The bottom line is, the decisions you make are based on information you receive at the time of making that decision. But if things change and you later receive different information, you may well make a different decision based on that new information, right? When you test a new product, system, or idea, you solicit and examine feedback, then decide what to do from there. And you must move quickly, because the rate of change is happening ever faster; pivoting directions is critical.
Consider this example: a rocket doesn't launch and automatically land on the moon. There are thousands of micro-tweaks made along the way to ensure it actually gets to the moon. No one gets upset about the micro-tweaks as long as they understand that everyone is just trying to get to the moon. Instead, they celebrate the tweaks because that rocket may not have reached the moon without them. They are committed to the outcome, not the process.
My wife and I take the same approach in business. Our chances of success are much higher because we are very open to a feedback loop, and don't take things personally. We are committed to the outcome; the process is malleable. For us, that outcome is what the customer wants, so we figure out what exactly that is, and furiously move toward providing it. Then we consider our feedback, and think about what they could possibly want next. At the end of the day, the customer is our North Star. And being proactive to continue giving them the best service is what puts us on the front-lines of the business wars, instead of trailing behind to catch up.
Success Stories.
History is filled with examples of people who experimented, failed, got lots of feedback, sometimes were called crazy, and then succeeded in astounding ways:
Abraham Lincoln lost his job, failed in business, had a mental breakdown, lost local nominations, ran for Senate and lost, ran for Vice President and lost, again ran for Senate and lost—until he was elected president in 1860 and became one of the most impactful presidents in history. He just kept going.

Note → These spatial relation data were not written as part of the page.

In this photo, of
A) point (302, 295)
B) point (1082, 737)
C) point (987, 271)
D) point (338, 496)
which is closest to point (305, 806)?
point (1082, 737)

Albert Einstein divorced, lost his children, became physically ill due to stress, never did well in school, had his research interrupted by two World Wars, was unwillingly linked with the atomic bomb, and spent decades defending his work to his colleagues. But when asked about failure, Einstein said, "I didn't fail 1,000 times. The light bulb was an invention with 1,000 steps... great success is built on failure, frustration, and even catastrophe."
What a refreshing attitude.
Failure, Feedback, Success.
My point is this: We all fail. The key is to view each failure as a "step" toward your success. Failure provokes feedback, and feedback offers an opportunity for learning, making changes, and trying again. When you stop experimenting out of fear, judgement, or other outside pressures, you fail by default. Pursue your mission relentlessly; it's time to re-cast the vision and get after it.